I apologize for any misunderstanding. And no, I didn’t mean literal deities. I was gesturing at the supposed relationships between humans and the deities of many of our religions.
What I mean is, essentially, we will be the creators of the AIs that will evolve and grow into ASIs. The ASIs do not descend directly from us, but rather, we’re trying to transfer some part of our being into them through less direct means - (very imperfect) intelligent design and various forms of education and training, especially of their ancestors.
To the group identity comments: What you are saying is true. I do not think the effect is sufficiently strong or universal that I trust it to carry over to ASI in ways that keep humans safe, let alone thriving. It might be; that would be great news if it is. Yes, religion is very useful for social control. When it eventually fails, the failures tend to be very destructive and divisive. Prosocial behavior is very powerful, but if it were as powerful as you seem to expect, we wouldn’t need quite so many visionary leaders exhorting us not to be horrible to each other.

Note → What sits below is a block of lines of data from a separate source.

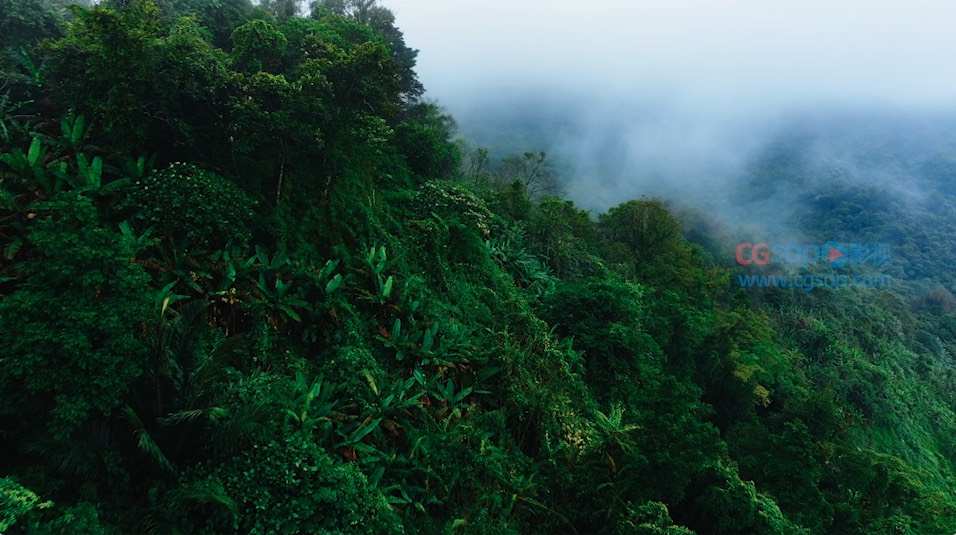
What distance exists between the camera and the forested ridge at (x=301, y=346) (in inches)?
157

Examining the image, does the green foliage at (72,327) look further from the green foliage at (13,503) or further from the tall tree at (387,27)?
the tall tree at (387,27)

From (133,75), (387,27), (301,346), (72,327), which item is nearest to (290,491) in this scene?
(72,327)

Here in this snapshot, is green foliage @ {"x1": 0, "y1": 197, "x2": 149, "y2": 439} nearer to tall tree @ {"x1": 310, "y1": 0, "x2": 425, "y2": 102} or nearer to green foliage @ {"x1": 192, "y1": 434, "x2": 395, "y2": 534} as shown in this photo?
green foliage @ {"x1": 192, "y1": 434, "x2": 395, "y2": 534}

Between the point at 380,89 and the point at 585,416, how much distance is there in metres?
6.90

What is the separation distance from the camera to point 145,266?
6.01 metres

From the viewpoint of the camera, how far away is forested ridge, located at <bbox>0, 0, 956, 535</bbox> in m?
3.99

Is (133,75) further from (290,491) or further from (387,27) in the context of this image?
(387,27)

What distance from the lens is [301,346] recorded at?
6.93 m

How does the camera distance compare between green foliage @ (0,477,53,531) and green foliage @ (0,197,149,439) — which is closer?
green foliage @ (0,477,53,531)

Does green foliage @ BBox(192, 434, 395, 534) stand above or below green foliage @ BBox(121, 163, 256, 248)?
below

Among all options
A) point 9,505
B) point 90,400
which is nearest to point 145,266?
point 90,400

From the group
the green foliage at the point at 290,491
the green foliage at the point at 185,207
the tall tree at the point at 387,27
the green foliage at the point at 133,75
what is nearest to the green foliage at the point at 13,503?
the green foliage at the point at 290,491

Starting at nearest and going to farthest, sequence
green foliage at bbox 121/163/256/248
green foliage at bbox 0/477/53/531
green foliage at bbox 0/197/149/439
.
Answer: green foliage at bbox 0/477/53/531 → green foliage at bbox 0/197/149/439 → green foliage at bbox 121/163/256/248

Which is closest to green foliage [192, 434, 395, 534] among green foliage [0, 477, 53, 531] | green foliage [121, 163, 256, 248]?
green foliage [0, 477, 53, 531]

I find a lot of your ideas interesting and worth exploring. However, there are a number of points where you credibly gesture at possibility but continue on as though you think you’ve demonstrated necessity, or at least very high probability. In response, I am pointing out real-world analogs that are 1) less extreme than ASI, and 2) don’t work out cleanly in the ways you describe.
Thank you for expanding, I understand your position much better now :)
Prosocial behavior is very powerful, but if it were as powerful as you seem to expect, we wouldn’t need quite so many visionary leaders exhorting us not to be horrible to each other.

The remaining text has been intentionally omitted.